ORMs — Object Relational Mappings — is a recent development in writing database driven applications, and exists in most programming languages. This system allows us to convert code written in one programming language, into SQL commands needed to communicate with the database written in a different programming language. ORMs make it simple to write commands that pull and push data in and out of a database.

NoSQL Database

NoSQL is a recent technology and is widely being adopted in the industry. This allows us to have lists of databases and push data into each without a structure. Because NoSQL is flexible, inconsistencies can exist in how the data is stored. There is not yet a standard for how data should be stored inside of NoSQL databases, so each NoSQL database type is considerably different and will not translate well to other implementations. MongoDB, CouchDB, RavenDB, and Redis are different types of NoSQL databases.

MongoDB is a popular implementation among the NoSQL databases. It has a few interesting features for scaling up an application to millions of users, with hundreds of database requests each — building applications at “WebScale”. MongoDB’s features make this an ideal solution for ad servers and other applications that need to handle hundreds of millions of requests per day. For websites that handle less than 10 million requests per day like marketplaces and most eCommerce sites, choosing another NoSQL database can be a simpler solution.

4. Back-end Development

A server powers a web application to store and retrieve data in a database, and load the program in a web browser. Servers understand programming languages and their frameworks, known as back-end code. We explore a few popular technologies.

A popular back-end code is Ruby. This intuitive language makes it accessible for beginners to understand the fundamentals of programming.

NodeJS (JavaScript)

JavaScript is a programming language that can also be used to communicate with the server. When used in the back-end, it is called “NodeJS”. JavaScript is an inherently complex language with computer science concepts like anonymous functions, callbacks, and prototypical inheritance.

Back-end Framework

Web application frameworks are used to simplify many lines of code to a few lines of code. This allows back-end development of a web application more efficient.

Rails — Framework for Ruby

Ruby on Rails is a back-end framework that focuses on “developer happiness”. The core principle of Ruby on Rails is “convention over configuration”. This framework is designed to make back-end development intuitive for teams to write together.

ExpressJS — Framework for NodeJS (JavasScript)

ExpressJS is a back-end framework that runs on NodeJS, known in the industry as an “unopinionated web framework”.

Which programming language do we use?

Comparisons between programming languages and their frameworks can be found all over the internet:

But if you are new to back-end development, JavaScript is a very complicated first language to learn. If you have yet to learn the fundamentals of programming, Ruby will be the best tool for the job.
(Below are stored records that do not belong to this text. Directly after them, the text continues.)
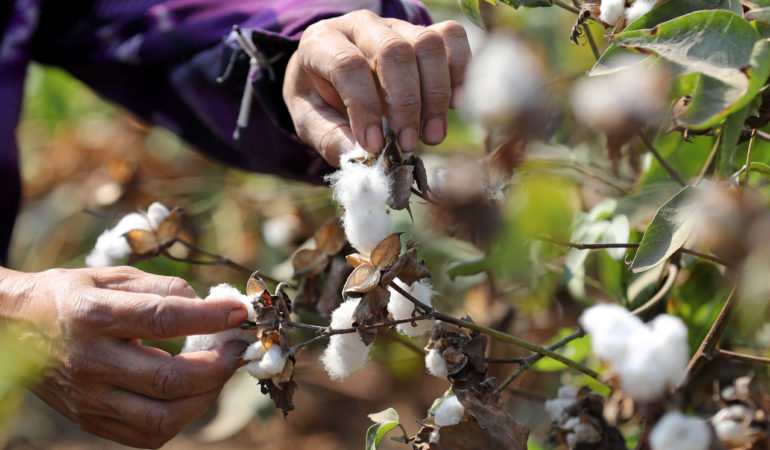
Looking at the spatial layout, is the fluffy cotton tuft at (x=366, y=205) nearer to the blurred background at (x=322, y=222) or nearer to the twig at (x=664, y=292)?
the blurred background at (x=322, y=222)

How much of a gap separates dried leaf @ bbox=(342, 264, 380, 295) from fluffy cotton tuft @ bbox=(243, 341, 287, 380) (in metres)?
0.09

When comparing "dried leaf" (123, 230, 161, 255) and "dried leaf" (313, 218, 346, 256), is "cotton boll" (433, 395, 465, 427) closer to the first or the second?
"dried leaf" (313, 218, 346, 256)

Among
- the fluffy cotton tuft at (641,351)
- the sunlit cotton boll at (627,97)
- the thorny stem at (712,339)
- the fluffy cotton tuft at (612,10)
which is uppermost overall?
the fluffy cotton tuft at (612,10)

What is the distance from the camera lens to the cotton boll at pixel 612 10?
2.14 feet

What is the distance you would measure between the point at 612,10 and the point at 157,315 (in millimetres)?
478

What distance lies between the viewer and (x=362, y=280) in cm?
63

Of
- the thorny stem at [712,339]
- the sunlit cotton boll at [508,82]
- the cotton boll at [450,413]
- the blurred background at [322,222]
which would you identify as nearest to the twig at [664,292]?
the blurred background at [322,222]

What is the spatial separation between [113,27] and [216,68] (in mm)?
375

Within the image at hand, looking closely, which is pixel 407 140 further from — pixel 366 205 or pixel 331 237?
pixel 331 237

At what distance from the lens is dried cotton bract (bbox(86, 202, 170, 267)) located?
946 mm

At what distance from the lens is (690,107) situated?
0.54 metres

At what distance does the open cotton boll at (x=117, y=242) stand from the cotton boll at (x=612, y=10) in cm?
58

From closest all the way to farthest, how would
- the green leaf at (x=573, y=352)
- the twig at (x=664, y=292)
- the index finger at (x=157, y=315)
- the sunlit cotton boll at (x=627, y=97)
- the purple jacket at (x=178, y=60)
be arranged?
the sunlit cotton boll at (x=627, y=97) → the index finger at (x=157, y=315) → the twig at (x=664, y=292) → the green leaf at (x=573, y=352) → the purple jacket at (x=178, y=60)

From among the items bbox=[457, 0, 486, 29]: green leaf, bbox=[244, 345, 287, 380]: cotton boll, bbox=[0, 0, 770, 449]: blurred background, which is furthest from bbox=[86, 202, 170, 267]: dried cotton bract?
bbox=[457, 0, 486, 29]: green leaf
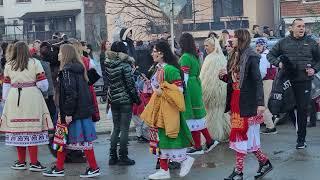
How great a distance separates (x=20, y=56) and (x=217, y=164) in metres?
3.17

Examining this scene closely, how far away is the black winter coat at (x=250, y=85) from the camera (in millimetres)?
7863

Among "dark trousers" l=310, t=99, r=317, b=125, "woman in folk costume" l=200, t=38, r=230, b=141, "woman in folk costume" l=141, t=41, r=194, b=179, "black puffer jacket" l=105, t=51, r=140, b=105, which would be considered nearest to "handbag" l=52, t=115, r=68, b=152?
"black puffer jacket" l=105, t=51, r=140, b=105

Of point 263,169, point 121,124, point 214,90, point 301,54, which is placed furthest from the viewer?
point 214,90

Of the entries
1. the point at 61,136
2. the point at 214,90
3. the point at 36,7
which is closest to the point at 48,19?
the point at 36,7

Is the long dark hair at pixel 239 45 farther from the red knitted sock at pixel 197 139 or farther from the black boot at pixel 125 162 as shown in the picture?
the black boot at pixel 125 162

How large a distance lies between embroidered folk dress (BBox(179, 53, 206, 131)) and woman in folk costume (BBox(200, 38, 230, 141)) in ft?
2.57

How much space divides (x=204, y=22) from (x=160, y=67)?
36608mm

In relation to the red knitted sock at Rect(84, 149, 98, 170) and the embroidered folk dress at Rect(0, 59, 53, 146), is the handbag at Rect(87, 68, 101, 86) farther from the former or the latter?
the red knitted sock at Rect(84, 149, 98, 170)

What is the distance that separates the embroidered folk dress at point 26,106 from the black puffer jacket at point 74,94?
2.30 feet

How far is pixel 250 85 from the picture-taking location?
793 cm

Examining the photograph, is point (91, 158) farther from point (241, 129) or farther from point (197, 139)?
point (241, 129)

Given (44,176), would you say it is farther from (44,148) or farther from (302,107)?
(302,107)

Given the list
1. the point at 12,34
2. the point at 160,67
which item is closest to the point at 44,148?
the point at 160,67

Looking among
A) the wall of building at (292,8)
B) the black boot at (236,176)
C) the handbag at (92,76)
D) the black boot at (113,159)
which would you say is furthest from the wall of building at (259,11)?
the black boot at (236,176)
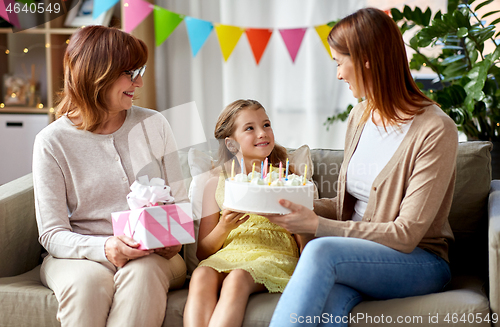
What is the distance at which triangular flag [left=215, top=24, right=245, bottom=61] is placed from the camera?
2971 millimetres

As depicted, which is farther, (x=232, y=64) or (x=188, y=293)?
(x=232, y=64)

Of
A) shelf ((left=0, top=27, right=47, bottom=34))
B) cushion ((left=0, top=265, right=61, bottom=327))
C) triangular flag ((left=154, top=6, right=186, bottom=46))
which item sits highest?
triangular flag ((left=154, top=6, right=186, bottom=46))

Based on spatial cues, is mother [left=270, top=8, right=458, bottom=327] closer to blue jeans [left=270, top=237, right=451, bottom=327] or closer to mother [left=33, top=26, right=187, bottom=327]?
blue jeans [left=270, top=237, right=451, bottom=327]

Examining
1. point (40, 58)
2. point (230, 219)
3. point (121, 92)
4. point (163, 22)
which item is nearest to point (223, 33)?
point (163, 22)

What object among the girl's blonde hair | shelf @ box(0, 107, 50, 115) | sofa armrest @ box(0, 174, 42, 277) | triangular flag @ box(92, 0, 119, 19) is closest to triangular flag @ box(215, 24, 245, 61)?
triangular flag @ box(92, 0, 119, 19)

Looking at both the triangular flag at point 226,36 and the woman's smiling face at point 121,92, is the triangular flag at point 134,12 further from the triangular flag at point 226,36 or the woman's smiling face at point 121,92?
the woman's smiling face at point 121,92

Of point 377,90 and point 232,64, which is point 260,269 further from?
point 232,64

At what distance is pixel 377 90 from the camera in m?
1.41

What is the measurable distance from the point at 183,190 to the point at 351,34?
0.75 m

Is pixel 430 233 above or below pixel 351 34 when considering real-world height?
below

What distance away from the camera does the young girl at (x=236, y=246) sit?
136cm

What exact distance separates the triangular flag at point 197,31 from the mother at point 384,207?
1640 millimetres

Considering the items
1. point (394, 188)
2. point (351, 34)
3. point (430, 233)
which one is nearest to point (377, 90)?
point (351, 34)

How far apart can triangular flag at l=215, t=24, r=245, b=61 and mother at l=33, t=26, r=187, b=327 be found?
1.44m
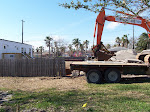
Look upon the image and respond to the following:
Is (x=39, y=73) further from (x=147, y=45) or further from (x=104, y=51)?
(x=147, y=45)

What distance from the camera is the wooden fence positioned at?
42.3 feet

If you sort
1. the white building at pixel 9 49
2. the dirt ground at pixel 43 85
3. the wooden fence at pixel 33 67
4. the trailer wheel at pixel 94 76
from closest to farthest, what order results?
the dirt ground at pixel 43 85
the trailer wheel at pixel 94 76
the wooden fence at pixel 33 67
the white building at pixel 9 49

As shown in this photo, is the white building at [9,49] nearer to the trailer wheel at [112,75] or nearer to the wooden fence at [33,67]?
the wooden fence at [33,67]

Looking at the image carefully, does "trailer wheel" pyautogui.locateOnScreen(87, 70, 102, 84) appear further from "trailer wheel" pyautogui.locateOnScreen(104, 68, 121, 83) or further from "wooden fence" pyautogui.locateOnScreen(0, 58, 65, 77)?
"wooden fence" pyautogui.locateOnScreen(0, 58, 65, 77)

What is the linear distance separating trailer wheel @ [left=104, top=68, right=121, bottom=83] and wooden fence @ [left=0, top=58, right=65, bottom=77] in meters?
4.40

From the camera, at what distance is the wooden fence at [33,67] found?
12898 mm

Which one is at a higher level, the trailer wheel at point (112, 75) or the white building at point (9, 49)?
the white building at point (9, 49)

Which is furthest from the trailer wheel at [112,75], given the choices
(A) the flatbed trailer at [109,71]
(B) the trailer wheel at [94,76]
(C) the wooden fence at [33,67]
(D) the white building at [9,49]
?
(D) the white building at [9,49]

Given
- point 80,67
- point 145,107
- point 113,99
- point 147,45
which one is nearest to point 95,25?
point 80,67

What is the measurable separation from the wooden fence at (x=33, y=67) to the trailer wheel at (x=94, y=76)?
382 centimetres

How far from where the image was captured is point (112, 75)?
9.47m

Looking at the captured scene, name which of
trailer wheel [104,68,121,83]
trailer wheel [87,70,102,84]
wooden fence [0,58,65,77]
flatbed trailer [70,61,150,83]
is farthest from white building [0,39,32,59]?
trailer wheel [104,68,121,83]

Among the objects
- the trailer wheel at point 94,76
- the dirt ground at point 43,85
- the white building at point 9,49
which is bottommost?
the dirt ground at point 43,85

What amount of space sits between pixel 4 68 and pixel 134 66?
10293 mm
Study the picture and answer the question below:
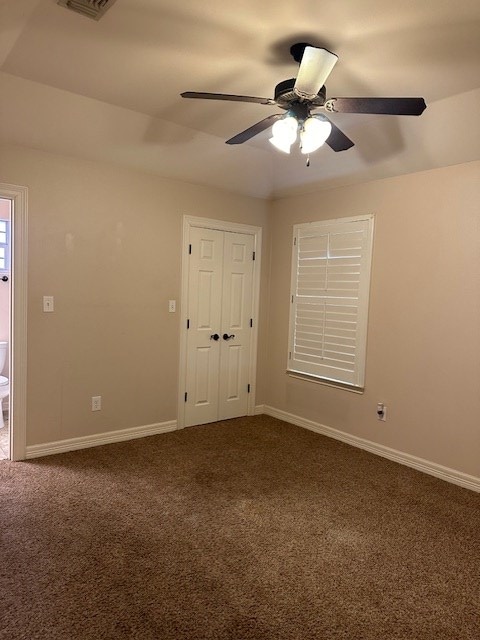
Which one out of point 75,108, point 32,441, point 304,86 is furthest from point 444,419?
point 75,108

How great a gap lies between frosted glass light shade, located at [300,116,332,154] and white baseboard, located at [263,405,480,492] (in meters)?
2.61

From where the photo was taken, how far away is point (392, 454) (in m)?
3.67

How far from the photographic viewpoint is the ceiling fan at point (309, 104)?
2014mm

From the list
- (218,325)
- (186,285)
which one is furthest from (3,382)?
(218,325)

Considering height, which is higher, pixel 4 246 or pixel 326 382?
pixel 4 246

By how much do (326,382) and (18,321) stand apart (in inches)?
110

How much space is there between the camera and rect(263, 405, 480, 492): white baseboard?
10.5 feet

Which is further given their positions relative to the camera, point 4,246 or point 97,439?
point 4,246

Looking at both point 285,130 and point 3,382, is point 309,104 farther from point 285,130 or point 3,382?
point 3,382

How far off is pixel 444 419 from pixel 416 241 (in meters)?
1.43

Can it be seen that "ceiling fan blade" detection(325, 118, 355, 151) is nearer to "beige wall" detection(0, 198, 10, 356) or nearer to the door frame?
the door frame

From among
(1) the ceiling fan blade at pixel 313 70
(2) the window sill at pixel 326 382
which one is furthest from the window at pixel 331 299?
(1) the ceiling fan blade at pixel 313 70

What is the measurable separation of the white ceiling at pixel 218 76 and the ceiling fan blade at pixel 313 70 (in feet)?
0.97

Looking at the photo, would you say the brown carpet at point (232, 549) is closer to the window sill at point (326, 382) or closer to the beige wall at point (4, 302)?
the window sill at point (326, 382)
By gaining the procedural knowledge from using a programming language and a framework, we can easily understand how to use other programming languages and their frameworks. If we’re good at Rails, we’ll be able to pick up ExpressJS very quickly. If we’re good at ExpressJS, we’ll be able to pickup Rails quickly.

As a beginner, to think like a full-stack web developer, we always use the best tool for the job. By understanding the problem and what each tool can solve, we can make development for a web application simpler.